━━━ Given text

It feels like just yesterday I was sixteen and SWORE I was a grown ass woman who was way beyond my years and had it all pretty much figured out: graduate college with a bachelors at age 22. No exceptions. Get accepted into pharmacy school no later than 23. Graduate with my PharmD before 27. Plan my dream wedding, travel (to Greece specifically), buy my first home, drive my dream car, have 2 kids- all by the time I was 30. I was pretty serious about this shit too.
Little did I KNOW that well, life got in the way of my perfect little plan. Boy was I in for a surprise! I actually ended up dropping out of high school a year later and while I enrolled to college a year earlier than my peers, it was a grand waste of fucking time, financial aid, and credits. I was not ready for it. I was trying to be ahead of the game but in the process, I ended taking like 10 years to even get my associates because I was constantly changing my majors, dropping classes left and right, partying, getting kicked out of my house, being in “love”, working full time to pay a Honda Civic….basically I was way too busy being a dumbass little girl who still couldn’t tell left from right and couldn’t get her shit together. And that’s nothing. I wish I had enough time to entertain you with the countless fucked up decisions I made. Jumping a few years over, I ended up being pregnant at 23 years old by my high school sweet heart who is currently my fiancé/baby daddy/partner in crime/person who I love and hate the most/wanna push him off a cliff but then run down to the bottom and catch him.

━━━━━━

Your assignment: Repeat the part of the passage that opens with the words containing "It feels like" and closes with "this shit too.", word for word. The lines have nothing to do with the passage.

━━━ Exercise data

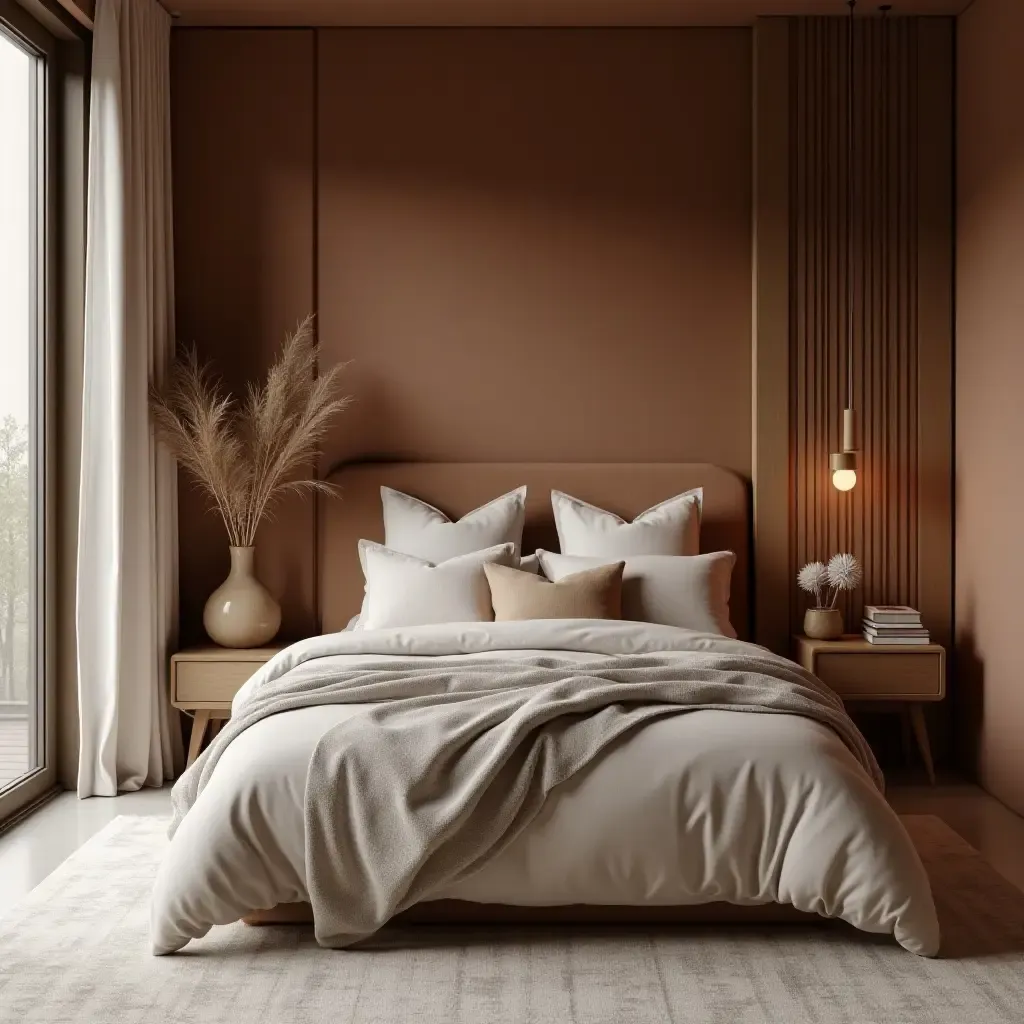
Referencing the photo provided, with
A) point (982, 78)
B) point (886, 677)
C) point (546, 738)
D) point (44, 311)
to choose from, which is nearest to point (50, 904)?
point (546, 738)

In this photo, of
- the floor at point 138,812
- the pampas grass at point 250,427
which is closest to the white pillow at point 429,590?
the pampas grass at point 250,427

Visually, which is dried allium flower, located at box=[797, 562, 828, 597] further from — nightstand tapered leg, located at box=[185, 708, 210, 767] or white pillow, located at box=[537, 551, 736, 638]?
nightstand tapered leg, located at box=[185, 708, 210, 767]

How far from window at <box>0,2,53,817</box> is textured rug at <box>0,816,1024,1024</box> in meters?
1.20

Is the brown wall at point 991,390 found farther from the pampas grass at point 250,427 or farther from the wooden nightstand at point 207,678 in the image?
the wooden nightstand at point 207,678

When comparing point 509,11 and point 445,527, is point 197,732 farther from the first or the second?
point 509,11

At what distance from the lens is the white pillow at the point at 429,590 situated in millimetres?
4191

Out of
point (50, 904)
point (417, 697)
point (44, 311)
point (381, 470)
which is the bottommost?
point (50, 904)

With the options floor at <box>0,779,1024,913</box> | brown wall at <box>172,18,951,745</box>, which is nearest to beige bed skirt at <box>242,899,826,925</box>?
floor at <box>0,779,1024,913</box>

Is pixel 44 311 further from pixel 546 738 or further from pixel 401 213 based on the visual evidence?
pixel 546 738

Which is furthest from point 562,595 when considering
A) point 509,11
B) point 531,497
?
point 509,11

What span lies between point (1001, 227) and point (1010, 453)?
85 centimetres

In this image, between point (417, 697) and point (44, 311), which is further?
point (44, 311)

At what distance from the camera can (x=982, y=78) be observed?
4.45 m

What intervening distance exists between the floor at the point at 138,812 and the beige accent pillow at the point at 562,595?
1.32 metres
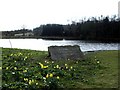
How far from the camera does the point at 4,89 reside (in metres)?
6.91

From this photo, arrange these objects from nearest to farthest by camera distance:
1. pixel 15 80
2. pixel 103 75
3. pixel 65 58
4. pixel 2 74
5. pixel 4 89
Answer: pixel 4 89 → pixel 15 80 → pixel 2 74 → pixel 103 75 → pixel 65 58

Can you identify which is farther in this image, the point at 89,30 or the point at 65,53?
the point at 89,30

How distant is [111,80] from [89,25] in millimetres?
103566

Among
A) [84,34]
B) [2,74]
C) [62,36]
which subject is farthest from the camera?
[62,36]

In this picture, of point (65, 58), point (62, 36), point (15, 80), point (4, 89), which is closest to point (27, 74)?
point (15, 80)

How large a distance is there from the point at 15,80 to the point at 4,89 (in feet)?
3.06

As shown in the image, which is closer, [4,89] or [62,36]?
[4,89]

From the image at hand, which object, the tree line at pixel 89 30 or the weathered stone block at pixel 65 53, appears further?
the tree line at pixel 89 30

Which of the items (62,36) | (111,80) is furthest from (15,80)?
(62,36)

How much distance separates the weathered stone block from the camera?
13469 millimetres

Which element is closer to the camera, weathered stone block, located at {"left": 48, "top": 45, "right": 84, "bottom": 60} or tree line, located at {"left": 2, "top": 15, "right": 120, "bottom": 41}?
weathered stone block, located at {"left": 48, "top": 45, "right": 84, "bottom": 60}

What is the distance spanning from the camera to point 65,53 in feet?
45.6

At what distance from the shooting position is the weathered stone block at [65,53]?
13.5 m

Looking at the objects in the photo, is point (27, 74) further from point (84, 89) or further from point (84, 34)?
point (84, 34)
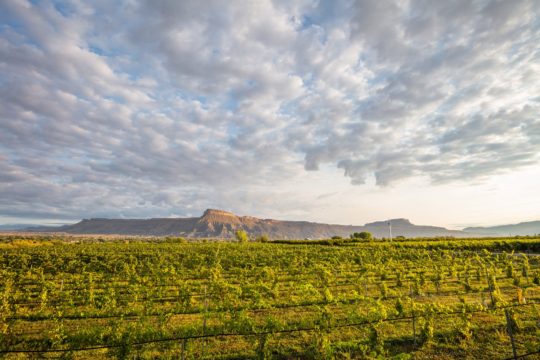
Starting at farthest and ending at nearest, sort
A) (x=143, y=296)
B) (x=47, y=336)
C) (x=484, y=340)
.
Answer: (x=143, y=296) < (x=47, y=336) < (x=484, y=340)

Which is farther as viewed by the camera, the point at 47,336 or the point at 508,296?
the point at 508,296

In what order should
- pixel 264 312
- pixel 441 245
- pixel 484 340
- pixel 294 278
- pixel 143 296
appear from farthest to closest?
pixel 441 245 < pixel 294 278 < pixel 143 296 < pixel 264 312 < pixel 484 340

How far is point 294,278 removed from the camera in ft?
81.6

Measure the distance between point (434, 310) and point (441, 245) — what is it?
145 ft

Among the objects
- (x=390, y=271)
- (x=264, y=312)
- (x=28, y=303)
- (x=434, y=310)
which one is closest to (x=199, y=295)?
(x=264, y=312)

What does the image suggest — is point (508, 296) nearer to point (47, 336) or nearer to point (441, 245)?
point (47, 336)

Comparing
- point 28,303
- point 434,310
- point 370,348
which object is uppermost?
point 434,310

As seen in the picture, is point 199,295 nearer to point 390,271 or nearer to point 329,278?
point 329,278

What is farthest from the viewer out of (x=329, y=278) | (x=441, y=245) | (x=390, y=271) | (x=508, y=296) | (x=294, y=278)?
(x=441, y=245)

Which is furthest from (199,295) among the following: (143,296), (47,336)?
(47,336)

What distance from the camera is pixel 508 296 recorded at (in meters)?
18.1

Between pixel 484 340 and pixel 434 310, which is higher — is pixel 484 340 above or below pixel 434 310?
below

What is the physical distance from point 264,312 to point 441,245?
45014 millimetres

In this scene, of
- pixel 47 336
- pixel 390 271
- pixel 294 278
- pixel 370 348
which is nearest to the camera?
pixel 370 348
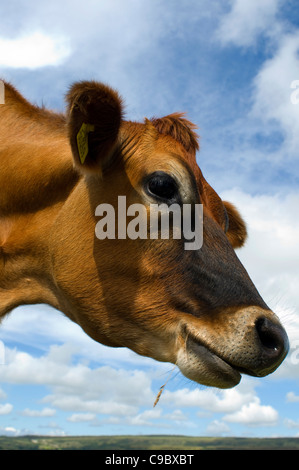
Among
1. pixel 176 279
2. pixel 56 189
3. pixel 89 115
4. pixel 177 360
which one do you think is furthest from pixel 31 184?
pixel 177 360

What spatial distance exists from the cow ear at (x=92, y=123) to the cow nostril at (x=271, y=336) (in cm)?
218

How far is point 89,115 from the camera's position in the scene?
4.69 m

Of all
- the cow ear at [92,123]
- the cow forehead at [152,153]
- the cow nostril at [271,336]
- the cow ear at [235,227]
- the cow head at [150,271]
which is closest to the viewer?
the cow nostril at [271,336]

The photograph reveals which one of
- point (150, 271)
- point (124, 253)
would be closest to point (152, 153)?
point (124, 253)

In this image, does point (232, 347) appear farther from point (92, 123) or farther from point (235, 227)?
point (235, 227)

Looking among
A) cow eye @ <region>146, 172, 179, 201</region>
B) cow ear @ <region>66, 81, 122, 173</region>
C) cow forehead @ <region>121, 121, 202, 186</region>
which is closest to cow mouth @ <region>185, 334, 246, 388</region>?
cow eye @ <region>146, 172, 179, 201</region>

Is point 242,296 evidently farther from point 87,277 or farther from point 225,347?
point 87,277

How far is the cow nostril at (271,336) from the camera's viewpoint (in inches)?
157

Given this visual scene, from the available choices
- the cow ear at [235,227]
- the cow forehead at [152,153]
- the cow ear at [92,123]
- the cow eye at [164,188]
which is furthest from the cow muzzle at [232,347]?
the cow ear at [235,227]

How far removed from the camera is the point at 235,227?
7277 mm

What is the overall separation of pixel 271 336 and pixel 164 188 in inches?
66.8

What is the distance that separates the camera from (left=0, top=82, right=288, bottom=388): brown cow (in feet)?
13.7

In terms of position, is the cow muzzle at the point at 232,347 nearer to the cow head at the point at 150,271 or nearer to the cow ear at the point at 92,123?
the cow head at the point at 150,271

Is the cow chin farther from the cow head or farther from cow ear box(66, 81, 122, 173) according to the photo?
cow ear box(66, 81, 122, 173)
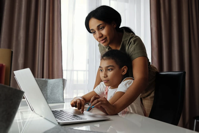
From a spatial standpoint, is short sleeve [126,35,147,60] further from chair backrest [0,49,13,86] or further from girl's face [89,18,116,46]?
chair backrest [0,49,13,86]

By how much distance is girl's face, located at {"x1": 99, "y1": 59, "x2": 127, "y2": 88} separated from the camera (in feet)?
3.25

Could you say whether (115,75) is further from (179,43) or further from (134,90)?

━━━━━━

Solution:
It feels like just yesterday I was sixteen and SWORE I was a grown ass woman who was way beyond my years and had it all pretty much figured out: graduate college with a bachelors at age 22. No exceptions. Get accepted into pharmacy school no later than 23. Graduate with my PharmD before 27. Plan my dream wedding, travel (to Greece specifically), buy my first home, drive my dream car, have 2 kids- all by the time I was 30. I was pretty serious about this shit too.